What you should do - Change "lake" to "pond" in the stretch from the line containing "Given the camera" through the end of the listing, and reproduce that stretch with everything else unchanged.

Spatial relation data:
_ _ _
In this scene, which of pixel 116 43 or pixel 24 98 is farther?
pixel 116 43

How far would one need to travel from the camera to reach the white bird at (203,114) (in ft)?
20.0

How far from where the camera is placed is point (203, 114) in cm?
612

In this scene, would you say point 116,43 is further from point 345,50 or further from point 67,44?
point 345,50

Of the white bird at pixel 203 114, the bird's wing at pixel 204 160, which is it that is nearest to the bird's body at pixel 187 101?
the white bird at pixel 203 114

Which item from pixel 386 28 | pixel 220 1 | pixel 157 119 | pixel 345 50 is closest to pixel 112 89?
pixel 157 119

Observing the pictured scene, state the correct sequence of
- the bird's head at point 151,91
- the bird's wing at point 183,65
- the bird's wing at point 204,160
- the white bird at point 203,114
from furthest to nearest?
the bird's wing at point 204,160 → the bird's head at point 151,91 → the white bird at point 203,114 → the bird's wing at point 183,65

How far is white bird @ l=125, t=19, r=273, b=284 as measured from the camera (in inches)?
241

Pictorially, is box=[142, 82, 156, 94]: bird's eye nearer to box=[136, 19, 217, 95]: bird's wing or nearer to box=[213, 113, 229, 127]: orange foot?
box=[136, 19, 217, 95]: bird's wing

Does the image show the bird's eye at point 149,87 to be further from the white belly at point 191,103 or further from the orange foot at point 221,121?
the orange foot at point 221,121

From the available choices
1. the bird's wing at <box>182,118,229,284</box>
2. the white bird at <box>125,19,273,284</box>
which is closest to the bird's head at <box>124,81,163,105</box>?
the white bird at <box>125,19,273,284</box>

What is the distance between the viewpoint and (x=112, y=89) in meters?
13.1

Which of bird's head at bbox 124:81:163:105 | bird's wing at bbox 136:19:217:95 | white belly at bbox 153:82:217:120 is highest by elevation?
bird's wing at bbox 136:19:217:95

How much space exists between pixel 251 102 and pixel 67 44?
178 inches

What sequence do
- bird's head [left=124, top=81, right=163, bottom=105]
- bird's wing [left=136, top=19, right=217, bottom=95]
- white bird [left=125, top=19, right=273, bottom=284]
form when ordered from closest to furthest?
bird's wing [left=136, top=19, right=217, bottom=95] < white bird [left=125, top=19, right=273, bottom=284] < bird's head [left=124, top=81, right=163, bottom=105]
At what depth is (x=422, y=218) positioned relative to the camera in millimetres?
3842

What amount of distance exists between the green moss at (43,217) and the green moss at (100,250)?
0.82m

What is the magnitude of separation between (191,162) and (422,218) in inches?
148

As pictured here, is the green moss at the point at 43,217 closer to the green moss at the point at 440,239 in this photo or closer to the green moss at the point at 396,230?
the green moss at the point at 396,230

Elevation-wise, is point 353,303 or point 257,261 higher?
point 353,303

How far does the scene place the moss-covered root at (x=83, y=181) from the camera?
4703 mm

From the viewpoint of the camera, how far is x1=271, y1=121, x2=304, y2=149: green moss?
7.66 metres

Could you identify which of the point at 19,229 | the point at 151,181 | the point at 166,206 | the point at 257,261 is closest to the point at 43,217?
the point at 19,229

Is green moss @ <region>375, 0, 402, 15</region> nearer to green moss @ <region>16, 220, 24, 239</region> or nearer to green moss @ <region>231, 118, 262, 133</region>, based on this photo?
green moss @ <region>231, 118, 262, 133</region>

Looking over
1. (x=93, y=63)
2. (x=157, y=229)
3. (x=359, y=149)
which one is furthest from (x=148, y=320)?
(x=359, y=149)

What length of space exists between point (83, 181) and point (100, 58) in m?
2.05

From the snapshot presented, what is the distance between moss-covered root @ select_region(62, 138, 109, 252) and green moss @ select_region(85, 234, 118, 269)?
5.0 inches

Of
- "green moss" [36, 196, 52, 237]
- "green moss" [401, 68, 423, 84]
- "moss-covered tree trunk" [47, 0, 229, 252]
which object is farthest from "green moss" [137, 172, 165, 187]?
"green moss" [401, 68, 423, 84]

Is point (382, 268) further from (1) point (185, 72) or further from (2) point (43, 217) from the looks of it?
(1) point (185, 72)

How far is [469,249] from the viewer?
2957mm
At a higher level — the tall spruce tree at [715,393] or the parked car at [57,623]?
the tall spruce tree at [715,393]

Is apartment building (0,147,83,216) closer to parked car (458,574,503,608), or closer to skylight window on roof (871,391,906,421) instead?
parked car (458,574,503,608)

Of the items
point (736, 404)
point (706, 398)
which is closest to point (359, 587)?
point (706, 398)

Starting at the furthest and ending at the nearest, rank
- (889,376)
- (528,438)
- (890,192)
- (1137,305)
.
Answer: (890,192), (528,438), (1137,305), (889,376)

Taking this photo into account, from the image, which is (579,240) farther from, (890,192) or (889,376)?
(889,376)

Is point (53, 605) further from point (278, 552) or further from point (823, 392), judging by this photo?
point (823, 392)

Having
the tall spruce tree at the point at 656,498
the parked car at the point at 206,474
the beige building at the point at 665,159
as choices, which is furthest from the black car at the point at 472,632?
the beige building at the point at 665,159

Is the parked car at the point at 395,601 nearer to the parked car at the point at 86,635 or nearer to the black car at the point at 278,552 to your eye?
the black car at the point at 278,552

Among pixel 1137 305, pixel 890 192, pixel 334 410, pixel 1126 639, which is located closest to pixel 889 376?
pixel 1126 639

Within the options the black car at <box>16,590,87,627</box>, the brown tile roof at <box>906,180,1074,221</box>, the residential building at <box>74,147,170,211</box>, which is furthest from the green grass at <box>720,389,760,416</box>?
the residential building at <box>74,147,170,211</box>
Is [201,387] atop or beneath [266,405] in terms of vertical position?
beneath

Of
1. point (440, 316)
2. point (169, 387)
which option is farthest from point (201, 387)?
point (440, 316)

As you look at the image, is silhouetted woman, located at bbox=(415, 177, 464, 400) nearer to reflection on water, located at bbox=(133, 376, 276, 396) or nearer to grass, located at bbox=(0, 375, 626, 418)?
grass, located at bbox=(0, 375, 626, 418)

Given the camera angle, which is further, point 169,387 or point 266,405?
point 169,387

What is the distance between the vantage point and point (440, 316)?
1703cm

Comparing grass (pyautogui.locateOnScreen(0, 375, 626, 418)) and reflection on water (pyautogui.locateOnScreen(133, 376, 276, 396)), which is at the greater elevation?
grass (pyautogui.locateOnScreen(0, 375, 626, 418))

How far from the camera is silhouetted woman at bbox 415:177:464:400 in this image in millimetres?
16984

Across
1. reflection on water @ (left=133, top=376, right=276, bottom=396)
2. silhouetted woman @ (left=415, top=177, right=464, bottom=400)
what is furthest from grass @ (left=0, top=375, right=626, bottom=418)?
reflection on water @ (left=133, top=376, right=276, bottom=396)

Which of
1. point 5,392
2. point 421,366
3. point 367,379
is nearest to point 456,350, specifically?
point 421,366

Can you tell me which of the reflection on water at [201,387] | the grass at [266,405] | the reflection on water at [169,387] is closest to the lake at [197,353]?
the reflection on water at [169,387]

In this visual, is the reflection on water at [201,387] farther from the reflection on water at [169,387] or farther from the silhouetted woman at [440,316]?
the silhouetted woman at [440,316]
_ _ _
The reply -
Given the camera angle, which is further, point 169,387 or point 266,405?
point 169,387

What is the distance between the vantage point and point (440, 316)?
1703cm

Comparing grass (pyautogui.locateOnScreen(0, 375, 626, 418)) and reflection on water (pyautogui.locateOnScreen(133, 376, 276, 396)), which is at the greater elevation?
grass (pyautogui.locateOnScreen(0, 375, 626, 418))

How far from the camera is silhouetted woman at bbox 415:177:464:400 in this image in millimetres?
16984

Across
1. reflection on water @ (left=133, top=376, right=276, bottom=396)
2. silhouetted woman @ (left=415, top=177, right=464, bottom=400)
what is furthest from grass @ (left=0, top=375, right=626, bottom=418)?
reflection on water @ (left=133, top=376, right=276, bottom=396)

Which of
1. point 5,392
2. point 421,366
3. point 367,379
is nearest to point 456,350, specifically?
point 421,366

Can you tell me which of the reflection on water at [201,387] | the grass at [266,405] | the reflection on water at [169,387] is closest to the pond at [197,353]?
the reflection on water at [169,387]

In this visual, is the reflection on water at [201,387] farther from the reflection on water at [169,387] or farther from the silhouetted woman at [440,316]?
the silhouetted woman at [440,316]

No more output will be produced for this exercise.